Нет точных сведений об оценке И.В. Сталиным пьесы М.А. Булгакова «Батум» — о раннем периоде деятельности Сталина в Закавказье. Известен факт: когда артисты МХАТа поехали перед генеральной репетицией в Батуми, чтобы познакомиться с историческими местами, живыми участниками этих событий, в дороге они получили телеграмму — возвращаться в Москву. Народный артист СССР Марк Исаакович Прудкин рассказывал: у Сталина возражений против пьесы как таковой не было. Однако он считал, что спектакль играть преждевременно. Силы артистов надо поберечь и занять их репертуарными постановками.
Что касается пьесы «Кабала святош» (Мольер) Булгакова,
Человек музыки
Расскажу об одной примечательной беседе с обаятельным человеком — великим тенором Иваном Семеновичем Козловским.
Говоря о Сталине, Иван Семенович делал неподражаемый жест — как бы двумя пальцами разглаживал усы. «Нравственное воздействие Сталина необычно. Сказать «любил музыку» — не сказать ничего. Понимал музыку! Человек музыки, знаю, что такое понимать музыку. Мое счастье, что рано понял, какой дар дал бог — голос. — Он сказал это слово с какой-то особой, присущей только ему интонацией. — Я отвергал минутные жизненные соблазны. Мне известно, какая про меня ходила недобрая, ранящая сердце молва: Козловский капризен — то воздух холоден для его голоса, то зал не такой, то голос пропал. Терпел. Голос сохранил, сознательно, несмотря ни на что, берег его. Поэтому и мог в 87 лет петь моего любимого Ленского. И молодым это бывает не под силу!

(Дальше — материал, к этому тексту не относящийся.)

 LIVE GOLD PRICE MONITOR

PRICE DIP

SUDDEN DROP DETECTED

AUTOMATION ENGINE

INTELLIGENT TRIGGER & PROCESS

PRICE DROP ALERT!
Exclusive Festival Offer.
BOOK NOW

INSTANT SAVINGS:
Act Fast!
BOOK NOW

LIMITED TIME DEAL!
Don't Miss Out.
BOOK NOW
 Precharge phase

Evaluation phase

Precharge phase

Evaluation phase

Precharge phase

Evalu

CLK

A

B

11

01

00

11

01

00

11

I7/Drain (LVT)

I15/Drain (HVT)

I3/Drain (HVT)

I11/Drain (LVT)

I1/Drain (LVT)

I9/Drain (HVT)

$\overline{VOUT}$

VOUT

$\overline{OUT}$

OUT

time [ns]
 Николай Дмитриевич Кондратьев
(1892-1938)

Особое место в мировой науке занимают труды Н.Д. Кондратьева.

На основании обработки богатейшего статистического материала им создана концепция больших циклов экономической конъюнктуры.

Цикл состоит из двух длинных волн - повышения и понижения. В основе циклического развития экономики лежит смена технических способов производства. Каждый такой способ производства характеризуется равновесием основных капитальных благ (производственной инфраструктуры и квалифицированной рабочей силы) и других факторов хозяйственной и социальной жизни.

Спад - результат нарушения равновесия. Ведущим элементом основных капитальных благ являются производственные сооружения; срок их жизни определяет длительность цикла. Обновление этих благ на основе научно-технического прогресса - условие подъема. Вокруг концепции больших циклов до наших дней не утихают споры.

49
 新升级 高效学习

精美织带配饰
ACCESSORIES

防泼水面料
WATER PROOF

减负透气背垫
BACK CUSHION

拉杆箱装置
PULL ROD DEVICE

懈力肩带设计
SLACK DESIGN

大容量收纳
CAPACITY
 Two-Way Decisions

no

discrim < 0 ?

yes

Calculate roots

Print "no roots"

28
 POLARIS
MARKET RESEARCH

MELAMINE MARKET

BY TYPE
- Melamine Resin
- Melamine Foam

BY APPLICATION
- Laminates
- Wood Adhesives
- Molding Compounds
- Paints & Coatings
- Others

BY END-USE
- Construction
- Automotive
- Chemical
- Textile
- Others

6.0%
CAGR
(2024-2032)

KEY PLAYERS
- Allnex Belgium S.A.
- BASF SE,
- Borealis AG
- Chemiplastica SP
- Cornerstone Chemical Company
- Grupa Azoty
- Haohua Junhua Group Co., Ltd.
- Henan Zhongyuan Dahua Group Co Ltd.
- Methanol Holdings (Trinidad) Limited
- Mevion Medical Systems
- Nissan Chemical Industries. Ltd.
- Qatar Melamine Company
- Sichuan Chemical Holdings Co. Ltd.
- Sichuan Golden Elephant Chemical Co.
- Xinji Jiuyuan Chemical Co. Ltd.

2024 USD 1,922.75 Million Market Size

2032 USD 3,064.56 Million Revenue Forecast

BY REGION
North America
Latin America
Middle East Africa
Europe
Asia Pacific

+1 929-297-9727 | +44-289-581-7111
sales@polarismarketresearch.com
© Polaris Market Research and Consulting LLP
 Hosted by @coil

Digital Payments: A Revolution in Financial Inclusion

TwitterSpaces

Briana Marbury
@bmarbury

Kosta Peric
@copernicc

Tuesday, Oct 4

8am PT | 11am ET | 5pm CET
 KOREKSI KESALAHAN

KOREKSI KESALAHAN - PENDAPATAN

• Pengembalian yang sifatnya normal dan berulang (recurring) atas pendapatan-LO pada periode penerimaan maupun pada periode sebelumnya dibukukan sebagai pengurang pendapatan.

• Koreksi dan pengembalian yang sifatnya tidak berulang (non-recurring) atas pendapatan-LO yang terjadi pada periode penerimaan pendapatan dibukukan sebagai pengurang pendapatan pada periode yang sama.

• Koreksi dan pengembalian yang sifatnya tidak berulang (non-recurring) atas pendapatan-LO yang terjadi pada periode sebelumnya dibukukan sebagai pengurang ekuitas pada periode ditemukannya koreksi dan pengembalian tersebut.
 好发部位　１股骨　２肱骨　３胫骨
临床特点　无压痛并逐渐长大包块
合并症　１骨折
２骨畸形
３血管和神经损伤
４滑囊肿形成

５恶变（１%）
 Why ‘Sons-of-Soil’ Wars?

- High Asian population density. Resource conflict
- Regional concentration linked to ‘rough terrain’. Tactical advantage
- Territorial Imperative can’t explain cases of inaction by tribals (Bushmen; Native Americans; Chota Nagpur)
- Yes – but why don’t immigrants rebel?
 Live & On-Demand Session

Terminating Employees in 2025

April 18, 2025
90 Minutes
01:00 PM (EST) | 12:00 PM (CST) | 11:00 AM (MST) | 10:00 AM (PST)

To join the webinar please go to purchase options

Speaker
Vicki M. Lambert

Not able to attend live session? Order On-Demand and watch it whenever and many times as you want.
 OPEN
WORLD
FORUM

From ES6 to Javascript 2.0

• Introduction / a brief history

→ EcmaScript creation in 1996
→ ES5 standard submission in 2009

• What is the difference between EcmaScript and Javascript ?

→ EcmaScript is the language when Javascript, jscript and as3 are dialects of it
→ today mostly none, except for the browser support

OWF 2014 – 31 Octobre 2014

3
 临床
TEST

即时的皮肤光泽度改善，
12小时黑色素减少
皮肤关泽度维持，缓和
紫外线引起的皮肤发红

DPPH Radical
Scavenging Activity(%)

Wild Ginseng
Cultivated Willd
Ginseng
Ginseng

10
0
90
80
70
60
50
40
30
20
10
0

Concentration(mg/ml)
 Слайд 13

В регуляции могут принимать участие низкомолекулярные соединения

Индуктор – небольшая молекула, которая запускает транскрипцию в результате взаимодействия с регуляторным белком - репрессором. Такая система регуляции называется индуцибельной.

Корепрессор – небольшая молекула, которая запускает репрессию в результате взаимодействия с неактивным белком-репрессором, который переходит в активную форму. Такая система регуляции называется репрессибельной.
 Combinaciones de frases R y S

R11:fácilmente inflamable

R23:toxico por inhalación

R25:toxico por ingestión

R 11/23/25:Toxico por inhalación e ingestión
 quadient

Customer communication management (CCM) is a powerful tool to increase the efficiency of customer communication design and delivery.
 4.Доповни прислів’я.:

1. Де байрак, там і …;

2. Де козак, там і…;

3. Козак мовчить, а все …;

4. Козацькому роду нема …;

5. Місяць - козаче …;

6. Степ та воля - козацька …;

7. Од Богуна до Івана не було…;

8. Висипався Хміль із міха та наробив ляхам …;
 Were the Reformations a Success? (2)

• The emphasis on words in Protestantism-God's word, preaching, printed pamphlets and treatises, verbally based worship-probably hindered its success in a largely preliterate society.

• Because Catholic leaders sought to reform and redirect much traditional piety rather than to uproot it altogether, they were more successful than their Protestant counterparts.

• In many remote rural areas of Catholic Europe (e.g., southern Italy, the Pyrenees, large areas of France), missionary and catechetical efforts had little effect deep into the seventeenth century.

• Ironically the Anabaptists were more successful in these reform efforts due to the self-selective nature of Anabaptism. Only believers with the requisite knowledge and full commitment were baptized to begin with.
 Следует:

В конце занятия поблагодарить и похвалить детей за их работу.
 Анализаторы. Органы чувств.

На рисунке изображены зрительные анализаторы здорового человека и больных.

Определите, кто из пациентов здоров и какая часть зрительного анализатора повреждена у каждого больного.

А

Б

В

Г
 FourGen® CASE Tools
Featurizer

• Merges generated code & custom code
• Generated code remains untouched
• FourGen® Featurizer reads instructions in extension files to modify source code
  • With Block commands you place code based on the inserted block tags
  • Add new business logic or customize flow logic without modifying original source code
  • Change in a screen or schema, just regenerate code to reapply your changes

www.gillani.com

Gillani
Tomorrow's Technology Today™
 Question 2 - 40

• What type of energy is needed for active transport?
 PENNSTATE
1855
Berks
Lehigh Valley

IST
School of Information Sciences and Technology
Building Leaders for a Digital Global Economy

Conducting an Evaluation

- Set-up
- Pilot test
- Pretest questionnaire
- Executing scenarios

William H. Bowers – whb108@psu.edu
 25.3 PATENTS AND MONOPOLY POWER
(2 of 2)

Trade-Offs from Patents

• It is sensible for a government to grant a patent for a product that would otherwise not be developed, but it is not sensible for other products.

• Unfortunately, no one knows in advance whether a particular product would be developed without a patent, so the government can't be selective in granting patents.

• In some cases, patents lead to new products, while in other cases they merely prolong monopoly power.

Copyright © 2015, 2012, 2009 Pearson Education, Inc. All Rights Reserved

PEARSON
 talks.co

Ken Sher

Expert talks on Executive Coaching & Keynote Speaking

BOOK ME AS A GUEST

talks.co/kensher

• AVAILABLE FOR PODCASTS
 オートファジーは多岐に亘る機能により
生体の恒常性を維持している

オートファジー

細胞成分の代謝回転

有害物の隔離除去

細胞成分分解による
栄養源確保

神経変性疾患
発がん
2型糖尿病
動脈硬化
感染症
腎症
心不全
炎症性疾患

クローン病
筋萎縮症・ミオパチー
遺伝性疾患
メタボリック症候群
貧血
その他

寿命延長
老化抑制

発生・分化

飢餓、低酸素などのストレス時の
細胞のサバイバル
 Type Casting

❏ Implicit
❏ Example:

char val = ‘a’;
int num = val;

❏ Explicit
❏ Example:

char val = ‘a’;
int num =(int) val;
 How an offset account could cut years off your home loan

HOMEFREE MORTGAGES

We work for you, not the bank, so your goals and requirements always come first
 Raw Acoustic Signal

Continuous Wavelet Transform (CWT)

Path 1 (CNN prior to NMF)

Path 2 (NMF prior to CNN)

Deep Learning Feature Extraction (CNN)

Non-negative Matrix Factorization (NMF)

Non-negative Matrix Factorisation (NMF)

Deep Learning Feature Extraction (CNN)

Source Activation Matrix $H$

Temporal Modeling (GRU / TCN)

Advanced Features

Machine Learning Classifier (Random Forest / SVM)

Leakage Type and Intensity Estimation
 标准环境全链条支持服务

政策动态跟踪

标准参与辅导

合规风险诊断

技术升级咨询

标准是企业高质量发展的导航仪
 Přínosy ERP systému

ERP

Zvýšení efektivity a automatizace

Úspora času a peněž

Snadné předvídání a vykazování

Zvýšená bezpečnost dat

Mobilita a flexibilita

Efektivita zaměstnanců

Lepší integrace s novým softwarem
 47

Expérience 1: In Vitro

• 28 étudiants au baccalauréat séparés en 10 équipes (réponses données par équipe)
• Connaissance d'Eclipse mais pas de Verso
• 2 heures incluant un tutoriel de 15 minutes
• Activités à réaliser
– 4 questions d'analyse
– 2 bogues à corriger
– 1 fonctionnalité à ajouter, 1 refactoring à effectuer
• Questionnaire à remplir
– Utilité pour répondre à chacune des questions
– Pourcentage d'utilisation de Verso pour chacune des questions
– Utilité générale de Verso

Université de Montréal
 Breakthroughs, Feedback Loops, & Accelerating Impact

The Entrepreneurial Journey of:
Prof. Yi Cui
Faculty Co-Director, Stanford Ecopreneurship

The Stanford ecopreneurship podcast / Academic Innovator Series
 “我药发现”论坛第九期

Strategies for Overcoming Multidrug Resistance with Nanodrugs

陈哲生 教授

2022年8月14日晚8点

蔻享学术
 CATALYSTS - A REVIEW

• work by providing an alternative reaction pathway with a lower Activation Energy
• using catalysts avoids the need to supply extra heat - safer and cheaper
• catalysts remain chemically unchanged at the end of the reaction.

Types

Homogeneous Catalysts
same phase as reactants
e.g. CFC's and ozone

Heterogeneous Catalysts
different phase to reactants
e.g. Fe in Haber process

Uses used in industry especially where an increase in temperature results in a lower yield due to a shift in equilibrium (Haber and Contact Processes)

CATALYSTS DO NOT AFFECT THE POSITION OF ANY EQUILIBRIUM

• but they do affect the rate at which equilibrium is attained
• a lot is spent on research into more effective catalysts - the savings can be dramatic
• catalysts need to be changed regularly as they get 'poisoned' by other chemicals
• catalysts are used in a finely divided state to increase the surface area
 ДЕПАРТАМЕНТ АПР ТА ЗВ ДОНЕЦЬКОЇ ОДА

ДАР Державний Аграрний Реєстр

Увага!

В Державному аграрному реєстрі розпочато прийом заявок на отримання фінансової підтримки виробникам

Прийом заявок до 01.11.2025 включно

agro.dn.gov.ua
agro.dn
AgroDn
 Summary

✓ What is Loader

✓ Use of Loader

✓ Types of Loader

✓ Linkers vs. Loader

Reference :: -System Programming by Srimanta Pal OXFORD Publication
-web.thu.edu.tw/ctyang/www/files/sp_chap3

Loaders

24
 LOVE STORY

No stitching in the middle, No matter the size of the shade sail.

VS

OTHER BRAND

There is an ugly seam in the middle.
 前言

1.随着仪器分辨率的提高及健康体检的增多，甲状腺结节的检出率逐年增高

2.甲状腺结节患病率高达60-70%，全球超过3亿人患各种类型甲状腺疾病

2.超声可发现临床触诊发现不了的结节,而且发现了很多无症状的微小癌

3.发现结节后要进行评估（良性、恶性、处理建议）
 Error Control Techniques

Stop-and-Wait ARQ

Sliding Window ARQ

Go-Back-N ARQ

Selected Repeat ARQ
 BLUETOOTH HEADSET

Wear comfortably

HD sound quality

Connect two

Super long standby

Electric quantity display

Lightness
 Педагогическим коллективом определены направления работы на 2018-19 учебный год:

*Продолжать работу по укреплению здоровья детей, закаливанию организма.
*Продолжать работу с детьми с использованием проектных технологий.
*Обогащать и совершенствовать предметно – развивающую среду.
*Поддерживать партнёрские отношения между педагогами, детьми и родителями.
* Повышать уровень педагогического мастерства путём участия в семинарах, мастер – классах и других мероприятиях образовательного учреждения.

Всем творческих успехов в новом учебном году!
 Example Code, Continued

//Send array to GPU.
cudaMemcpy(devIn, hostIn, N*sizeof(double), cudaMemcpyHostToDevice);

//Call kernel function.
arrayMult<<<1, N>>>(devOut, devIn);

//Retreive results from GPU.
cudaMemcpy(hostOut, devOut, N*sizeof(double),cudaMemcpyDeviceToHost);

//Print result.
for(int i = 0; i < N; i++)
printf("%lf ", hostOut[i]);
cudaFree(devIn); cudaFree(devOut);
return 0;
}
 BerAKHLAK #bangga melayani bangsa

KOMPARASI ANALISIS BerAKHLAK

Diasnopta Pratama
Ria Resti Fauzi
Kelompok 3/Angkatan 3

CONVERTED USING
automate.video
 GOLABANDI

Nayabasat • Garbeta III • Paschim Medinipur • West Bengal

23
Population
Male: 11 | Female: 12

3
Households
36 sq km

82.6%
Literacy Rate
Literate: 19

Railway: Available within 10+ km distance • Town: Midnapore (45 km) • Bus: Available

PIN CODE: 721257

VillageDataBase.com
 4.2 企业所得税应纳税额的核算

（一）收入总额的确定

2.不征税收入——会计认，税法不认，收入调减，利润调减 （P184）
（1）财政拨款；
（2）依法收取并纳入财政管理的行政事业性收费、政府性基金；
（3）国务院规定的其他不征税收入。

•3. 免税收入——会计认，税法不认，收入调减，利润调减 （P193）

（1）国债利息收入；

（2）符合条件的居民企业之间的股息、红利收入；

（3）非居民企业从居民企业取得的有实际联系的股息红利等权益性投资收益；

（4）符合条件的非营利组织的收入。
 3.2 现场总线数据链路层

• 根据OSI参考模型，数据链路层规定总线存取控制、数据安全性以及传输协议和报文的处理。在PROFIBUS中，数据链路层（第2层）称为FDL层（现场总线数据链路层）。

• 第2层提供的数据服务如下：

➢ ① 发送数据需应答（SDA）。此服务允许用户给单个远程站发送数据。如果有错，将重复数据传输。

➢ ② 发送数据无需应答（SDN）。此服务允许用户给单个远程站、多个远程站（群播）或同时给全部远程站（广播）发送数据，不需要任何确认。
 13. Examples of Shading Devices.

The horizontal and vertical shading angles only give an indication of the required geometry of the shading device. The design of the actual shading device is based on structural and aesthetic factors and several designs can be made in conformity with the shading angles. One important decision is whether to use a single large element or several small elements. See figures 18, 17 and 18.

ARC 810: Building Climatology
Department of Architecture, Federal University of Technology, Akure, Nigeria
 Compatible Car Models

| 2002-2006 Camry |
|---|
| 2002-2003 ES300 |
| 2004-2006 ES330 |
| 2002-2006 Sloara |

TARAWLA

— Меня, — говорил Иван Семенович, — жизнь свела с замечательными профессиональными революционерами, кристальными партийцами, учеными. С вами я познакомился у Глеба Максимилиановича Кржижановского. Кржижановский, Керженцев, Луначарский, Чичерин. Это люди одной идеи. Сталин из такой когорты. Я артист, моя жизнь — музыка. Сталин понимал музыку. Сталин жил в политике, в политике мирового масштаба».
Костюм
Иван Семенович Козловский говорил: когда он закончил петь, ему передали, что с ним хочет встретиться товарищ Сталин.
Сталин поздоровался. А потрогав пиджак, полувопросом сказал:
— На правительственный прием можно было построже одеться.
Козловский ответил:
— У меня это единственный костюм.
— Как? — удивился Сталин. — Солист Большого театра, восхитительный тенор, достоин лучшего костюма.
«Мне пошили несколько костюмов», — заключил Иван Семенович.
Козловский вспоминал, что беседы с Иосифом Виссарионовичем Сталиным оставляли в его душе неизгладимый след. «Мне, оперному певцу, — признавался он, — эти беседы помогли в народной музыкальной драме Мусоргского «Борис Годунов» глубже передать певческими средствами образ Юродивого как тяжкое обвинение самодержцу и горестные думы «русского люда, голодного люда» в тяжкую годину испытаний. Думаю, не я один, а и Михайлов, и Барсова и другие певцы с полным основанием могли бы называть Сталина своим сорежиссером. Он понимал музыку, а о проникновении в историю — и речи быть не может: такой глубины суждения я не встречал и у признанных историков».